Quando venne sera al momento che mi dovevo fare la testa mi sono accorta che i miei capelli erano annodati come la frangia della coperta e il pettine non entrava.
Ho chiamato allora una donna zia Rosa mi disse:
“è meglio che li tagli figlia mia”. E così fu fatto.Misi le trecce sopra il letto così nessuno le prende ma quando sono andata a riprenderle per farle veder in paese non le ho trovate più”.

SIGNORE DEL TURBINE E DELLA TEMPESTA
Anche grandine vento pioggia e siccità erano spesso ritenuti legati ai malefici delle streghe.
Là dove il tempo era più burrascoso e più infuriava la tempesta si diceva amassero danzare e far baldoria.
” Piove c’è il sole le streghe fan le prove” recita a questo proposito un popolare detto dell’Alta Valle Tiberina Toscana.
Trasformandosi in nubi temporalesche si credeva poi, potessero dirigersi sui campi di chi più odiavano distruggendone i raccolti. Non a caso dai nostri contadini queste calamità venivano considerati i flagelli più difficili da scongiurare.

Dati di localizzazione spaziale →
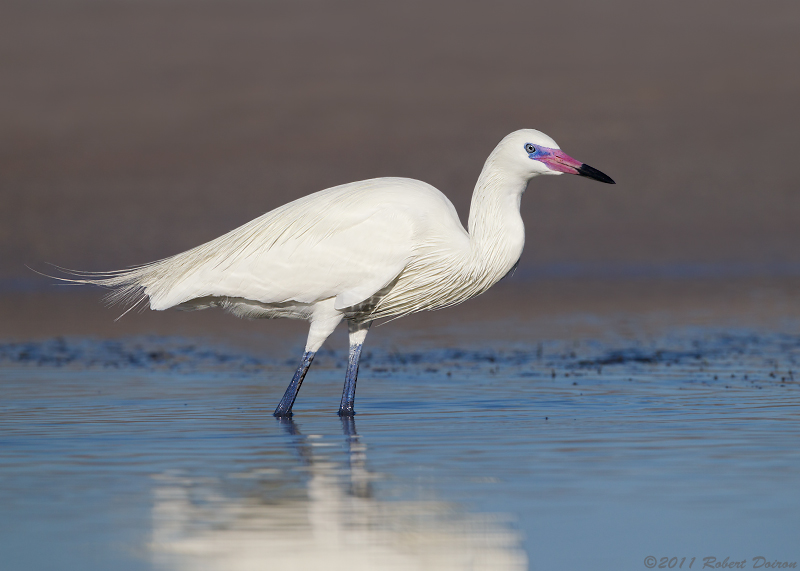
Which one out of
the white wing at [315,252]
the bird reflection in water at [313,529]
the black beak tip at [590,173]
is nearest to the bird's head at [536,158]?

Consegna 1 →
Aggiorna il brano sulle streghe da "SIGNORE DEL TURBINE" a "e far baldoria.", mettendo "festa" al posto di "baldoria".
Consegna 2 →
Rispondi a queste domande sul brano sulle streghe.
(a) Che cosa consigliò zia Rosa di fare con i capelli annodati?
(b) Quali fenomeni erano spesso ritenuti legati ai malefici delle streghe?
(c) In che cosa si credeva che le streghe si trasformassero per dirigersi sui campi?
Consegna 3 →
Riprendi il brano sulle streghe e proseguilo dopo l'ultima frase.

Spazio risposta 1 →
SIGNORE DEL TURBINE E DELLA TEMPESTA
Anche grandine vento pioggia e siccità erano spesso ritenuti legati ai malefici delle streghe.
Là dove il tempo era più burrascoso e più infuriava la tempesta si diceva amassero danzare e far festa.

Spazio risposta 2 →
(a) Di tagliarli.
(b) Grandine, vento, pioggia e siccità.
(c) In nubi temporalesche.

Spazio risposta 3 →
Violentissime e disastrose piogge potevano persino suscitarle agitando con le mani l’acqua dei fontanili, dei fiumi, dei torrenti fino a che questa non si fosse levata alta nel cielo.
In Scozia addirittura percotendo contro delle rocce dei panni bagnati al grido di:
“Io sbatto questo straccio su uno scoglio per fare il vento in nome del demonio e non si cheterà s’io non lo voglio”.
La potenza delle streghe in questo particolare settore delle loro malefiche arti non si esaurisce certo qui.
C’e n’erano alcune in grado di far piovere semplicemente “pisciando” dalla sommità degli alberi in cui si erano per questo scopo appollaiate.
Nel Medioevo si era convinti, invece, che da una lontanissima terra chiamata “Magonia”, scrive il vescovo Agobardo da Lione nel suo “Liber contra insulsam opinionem de grandine et tronitu” (Libro contro la sciocca opinione sulla grandine e sul tuono) arrivassero trasportati su delle navi attraverso il cielo “dei demoni tempestari” per caricare i raccolti distrutti dalla grandine da loro stessi provocata.
E tali, allo stesso modo fino quasi agli inizi del secolo scorso, in molte località dell’Abruzzo, erano considerate ” le nubi grandinifere i nembi i sifoni ” tanto che sparando loro contro si credeva di poterli uccidere o quanto meno mutilare e allontanare.

LE MALATTIE DEGLI ANIMALI
Erano molte, inoltre, le malattie degli animali attribuite, dai nostri contadini, all’opera del diavolo e delle streghe.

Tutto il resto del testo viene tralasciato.